Il 568 è un anno cruciale per la storia dell’Italia bizantina. Il nuovo imperatore, Giustino II, decide di rimuovere Narsete, che fino ad allora ha continuato, sostanzialmente, a governare l’Italia in qualità di generalissimo; contemporaneamente e forse non casualmente il popolo germanico dei Longobardi, sotto la guida del re Alboino, invade l’Italia passando dal Friuli. I Longobardi, incontrando solo sporadiche resistenze, dilagano dapprima nel settentrione per poi sciamare anche a sud di Roma. Maurizio cerca senza successo di rimediare alla situazione, ponendo l’Italia sotto l’autorità di un esarca e soprattutto tentando di comprare l’appoggio dei Franchi (che intraprendono con scarsa convinzione alcune spedizioni in Italia) contro i Longobardi, i quali, nel corso dei regni di Foca ed Eraclio, riescono invece a erodere ulteriormente il territorio imperiale. Anche la spedizione italiana di Costante II (630-668), diretta soprattutto contro il ducato longobardo di Benevento, non porterà alcun esito; e anzi, la decisione del sovrano di trasferirsi a Siracusa (dove viene assassinato nel 668) e dirigere da lì le operazioni belliche è la chiara dimostrazione dello stato disastroso in cui si trovano i territori bizantini della penisola, in contrasto con la Sicilia che è amministrata direttamente da Costantinopoli e conserva una certa prosperità.

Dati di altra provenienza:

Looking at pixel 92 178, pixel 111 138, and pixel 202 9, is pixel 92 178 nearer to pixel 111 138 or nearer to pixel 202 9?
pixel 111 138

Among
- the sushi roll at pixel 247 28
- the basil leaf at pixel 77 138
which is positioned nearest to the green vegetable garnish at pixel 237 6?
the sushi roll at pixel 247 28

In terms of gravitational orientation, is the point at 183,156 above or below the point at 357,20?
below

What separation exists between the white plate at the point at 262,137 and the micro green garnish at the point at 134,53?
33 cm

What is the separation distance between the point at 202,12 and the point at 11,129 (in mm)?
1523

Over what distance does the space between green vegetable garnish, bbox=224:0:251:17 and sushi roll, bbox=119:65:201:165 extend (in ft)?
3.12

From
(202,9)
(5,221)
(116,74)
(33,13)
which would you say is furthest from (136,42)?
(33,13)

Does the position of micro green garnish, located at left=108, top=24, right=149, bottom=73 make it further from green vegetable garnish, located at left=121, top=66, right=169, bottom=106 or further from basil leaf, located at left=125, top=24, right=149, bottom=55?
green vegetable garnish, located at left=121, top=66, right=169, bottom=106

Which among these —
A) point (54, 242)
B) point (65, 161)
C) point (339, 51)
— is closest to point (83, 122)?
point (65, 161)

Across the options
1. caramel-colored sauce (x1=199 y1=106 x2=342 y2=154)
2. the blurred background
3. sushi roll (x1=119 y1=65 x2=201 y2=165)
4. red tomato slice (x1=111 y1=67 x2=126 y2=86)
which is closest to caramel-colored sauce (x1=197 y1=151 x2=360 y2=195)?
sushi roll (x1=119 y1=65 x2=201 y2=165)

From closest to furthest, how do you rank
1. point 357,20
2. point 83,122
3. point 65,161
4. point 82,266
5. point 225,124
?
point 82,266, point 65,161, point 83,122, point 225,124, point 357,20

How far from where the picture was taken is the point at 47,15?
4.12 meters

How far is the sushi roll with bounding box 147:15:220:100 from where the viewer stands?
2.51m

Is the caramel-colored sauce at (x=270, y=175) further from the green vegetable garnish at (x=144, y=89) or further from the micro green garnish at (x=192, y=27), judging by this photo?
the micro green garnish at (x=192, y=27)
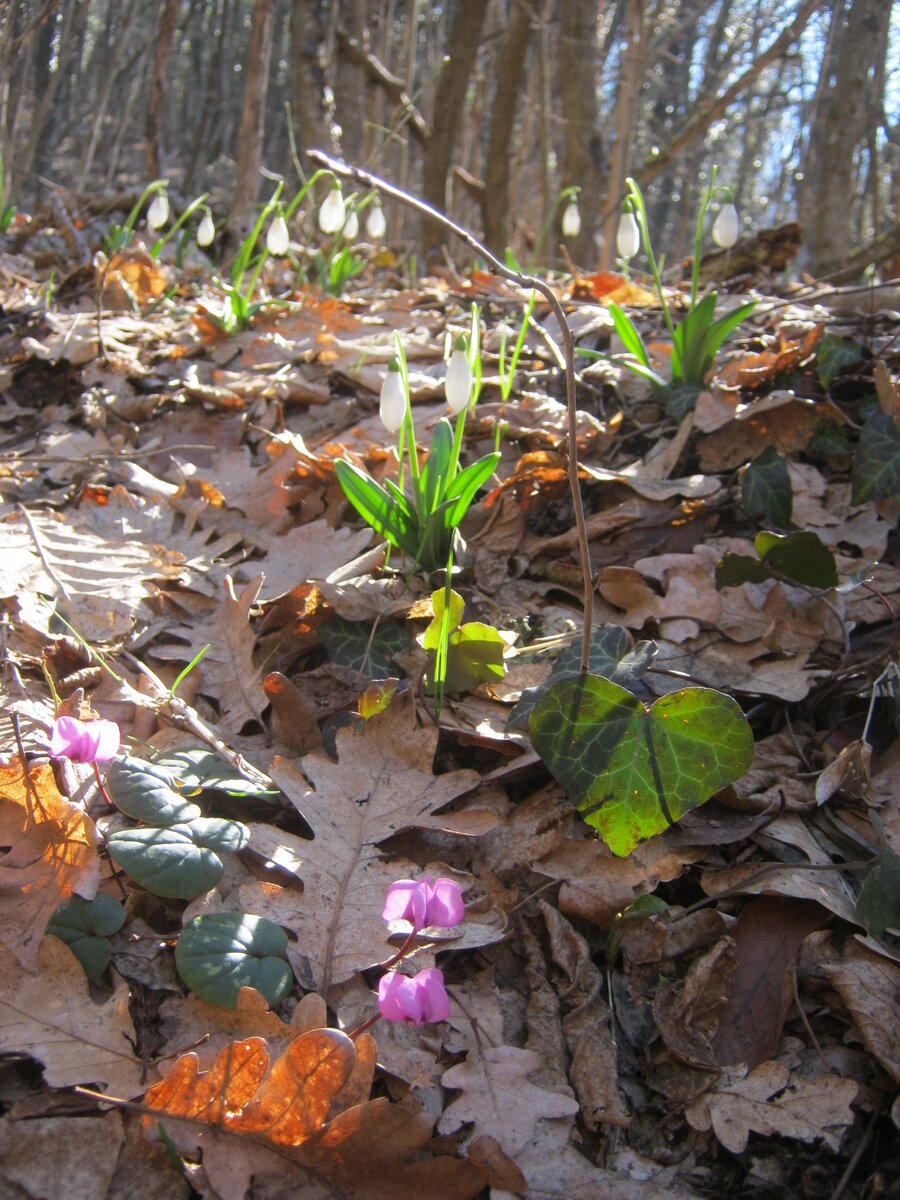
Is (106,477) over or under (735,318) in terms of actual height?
under

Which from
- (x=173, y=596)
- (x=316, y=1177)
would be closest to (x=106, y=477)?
(x=173, y=596)

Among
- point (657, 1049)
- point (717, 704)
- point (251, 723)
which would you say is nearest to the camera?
point (657, 1049)

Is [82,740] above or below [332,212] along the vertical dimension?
below

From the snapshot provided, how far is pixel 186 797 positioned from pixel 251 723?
12.4 inches

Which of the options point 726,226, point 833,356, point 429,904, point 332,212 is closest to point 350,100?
point 332,212

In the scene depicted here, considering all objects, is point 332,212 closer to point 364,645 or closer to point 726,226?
point 726,226

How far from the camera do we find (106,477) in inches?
89.3

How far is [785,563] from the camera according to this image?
5.33 feet

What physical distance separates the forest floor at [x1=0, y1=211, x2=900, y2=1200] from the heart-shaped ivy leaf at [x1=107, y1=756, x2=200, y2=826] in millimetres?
74

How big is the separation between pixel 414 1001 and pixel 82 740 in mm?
543

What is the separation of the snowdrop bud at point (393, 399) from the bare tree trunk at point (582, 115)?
13.6ft

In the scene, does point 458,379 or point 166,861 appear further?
point 458,379

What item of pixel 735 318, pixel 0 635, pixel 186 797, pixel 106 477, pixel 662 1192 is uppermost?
pixel 735 318

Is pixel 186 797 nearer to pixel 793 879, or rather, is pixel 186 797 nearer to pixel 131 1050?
pixel 131 1050
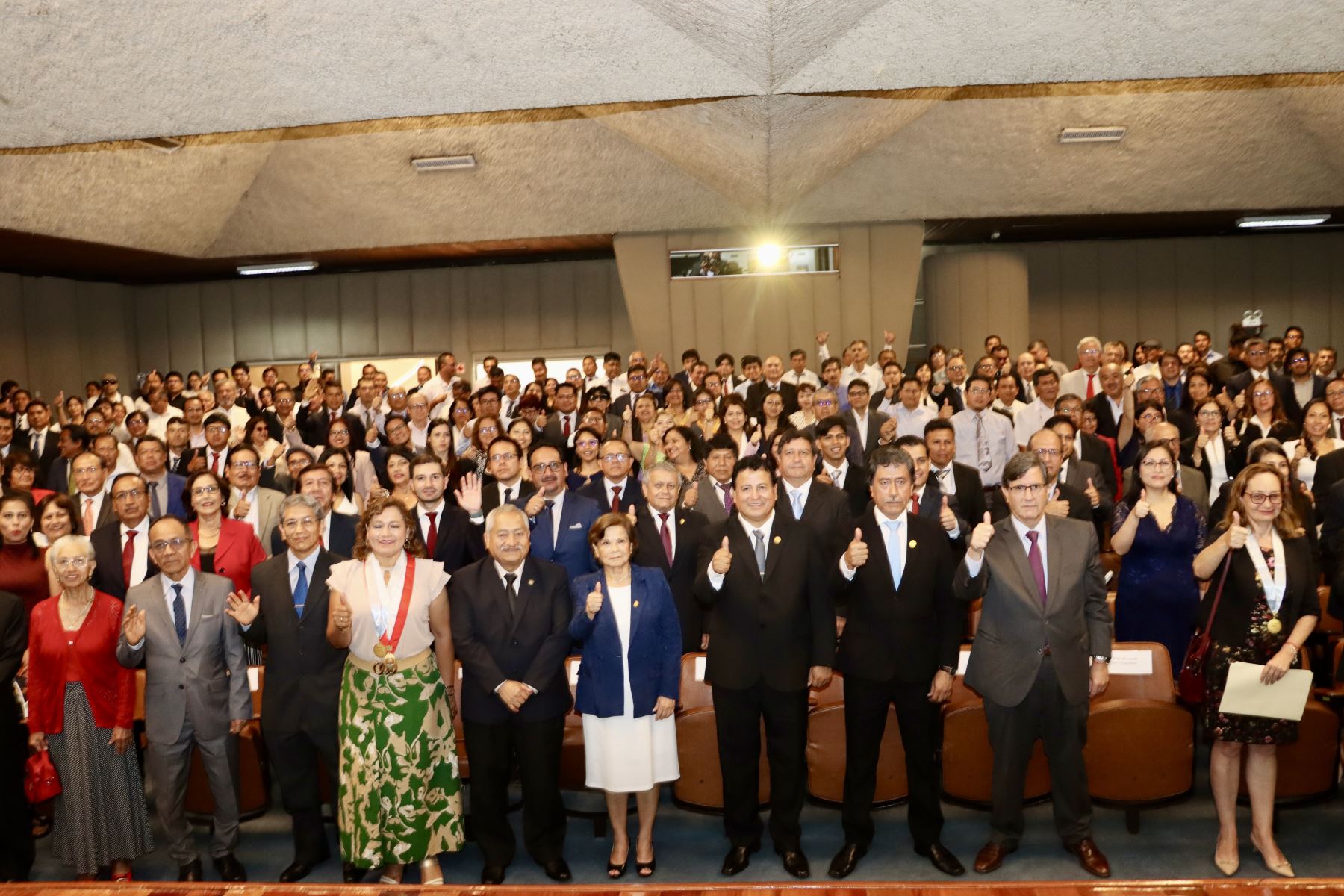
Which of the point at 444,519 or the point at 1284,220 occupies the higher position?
the point at 1284,220

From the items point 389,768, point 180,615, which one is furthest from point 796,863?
point 180,615

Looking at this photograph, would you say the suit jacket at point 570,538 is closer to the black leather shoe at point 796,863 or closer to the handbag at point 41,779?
the black leather shoe at point 796,863

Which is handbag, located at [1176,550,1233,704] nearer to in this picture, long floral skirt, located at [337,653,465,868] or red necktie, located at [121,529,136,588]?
long floral skirt, located at [337,653,465,868]

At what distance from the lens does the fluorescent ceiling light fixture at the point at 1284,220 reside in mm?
12125

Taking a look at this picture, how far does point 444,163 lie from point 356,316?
16.2 ft

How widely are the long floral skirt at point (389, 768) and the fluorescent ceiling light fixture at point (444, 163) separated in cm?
753

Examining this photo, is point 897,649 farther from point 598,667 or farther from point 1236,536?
point 1236,536

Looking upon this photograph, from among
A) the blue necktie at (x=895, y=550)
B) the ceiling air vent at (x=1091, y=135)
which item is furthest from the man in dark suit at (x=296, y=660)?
the ceiling air vent at (x=1091, y=135)

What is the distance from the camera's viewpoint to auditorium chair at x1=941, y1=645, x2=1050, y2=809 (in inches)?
160

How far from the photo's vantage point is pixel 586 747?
3.85 m

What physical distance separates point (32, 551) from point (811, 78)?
4.51 m

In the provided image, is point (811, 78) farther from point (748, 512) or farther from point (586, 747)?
point (586, 747)

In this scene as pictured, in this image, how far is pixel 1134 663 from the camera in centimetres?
407

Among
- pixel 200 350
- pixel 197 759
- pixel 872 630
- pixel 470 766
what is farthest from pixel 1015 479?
pixel 200 350
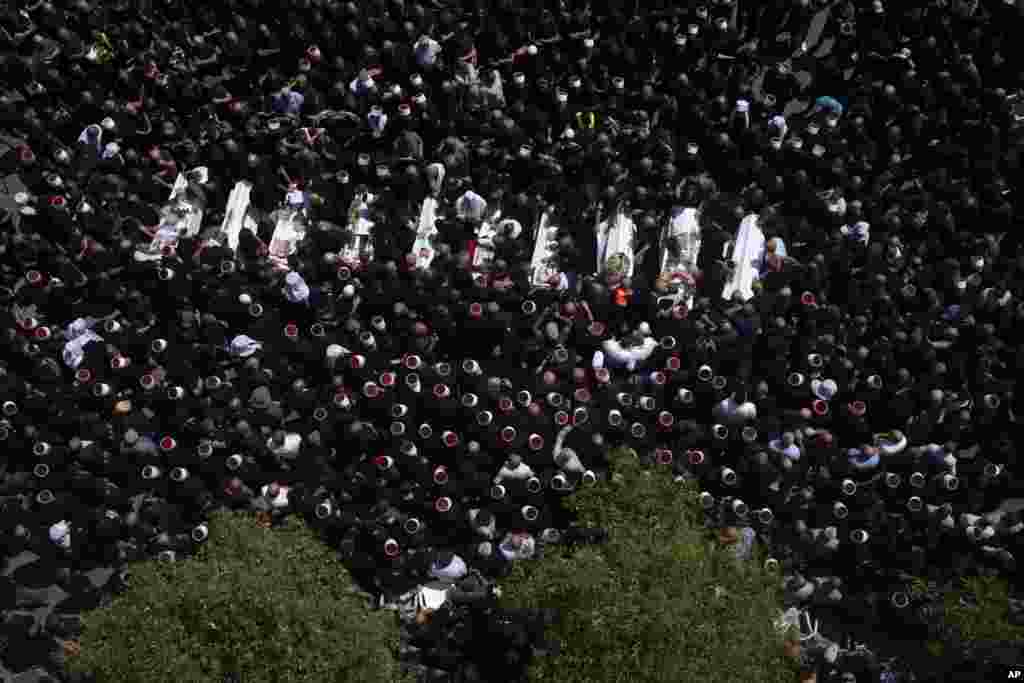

La crisi iconoclastica, sotto Leone III fa definitivamente precipitare i rapporti, già critici, con il papato. È del resto ormai evidente che gli unici poteri effettivi presenti in Italia sono quelli del papa e del regno longobardo: Ravenna, capitale dell’esarcato, è definitivamente conquistata dal re Astolfo, nel 751, e papa Stefano III, dopo alcune richieste di aiuto rivolte a Costantino V, decide di rivolgersi ai Franchi.
Il re di questi ultimi, Pipino il Breve, accetta l’invito del papa, che incontra a Ponthion nel 754. Pipino sconfigge due volte le forze di Astolfo, e lo obbliga a restituire al papa una serie di città e castelli situati tra Romagna, Marche e Umbria che hanno fatto parte del territorio dell’esarcato bizantino. Da Costantinopoli si protesta per questa palese violazione del diritto e si cerca inutilmente di indurre Pipino a restituire le terre al basileus, piuttosto che al pontefice; ma a questo punto l’asse tra Roma e i Franchi è ben saldo, e le vittime ne sono i Longobardi, definitivamente sconfitti da Carlo Magno nel 774, e Bisanzio. In Italia, ai Bizantini rimangono le isole della laguna veneta, il ducato di Napoli (anche se entrambi questi territori manifestano presto una incontrastata tendenza all’autonomia), la Calabria meridionale e Gallipoli in Puglia (alla quale presto si aggiunge Otranto).